The utilization.memory=0 and memory.used=[N/A] metrics are clear signs that data sharing, not data copying, is happening.
This experiment confirms the Grace–Blackwell Unified Memory architecture in action:
Data does not move — computation moves to the data.
The Grace CPU orchestrates retrieval, and the Blackwell GPU performs generation, both operating within the same Unified Memory pool.

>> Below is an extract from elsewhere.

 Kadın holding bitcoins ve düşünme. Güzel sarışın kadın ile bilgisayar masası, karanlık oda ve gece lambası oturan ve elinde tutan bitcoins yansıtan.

| Observation | Unified Memory Explanation |
|---|---|
| Memory increases once (during model loading) | Model weights are stored in shared Unified Memory |
| Slight memory increase during query execution | CPU temporarily stores context; GPU accesses it directly |
| GPU power increases during computation | GPU cores are actively performing inference |
| No duplicated allocation or data transfer observed | Data is successfully shared between the CPU and GPU |
Through this experiment, you confirmed that:
This exercise highlights how the Grace–Blackwell architecture simplifies hybrid AI development by reducing complexity and improving efficiency for next-generation Arm-based AI systems.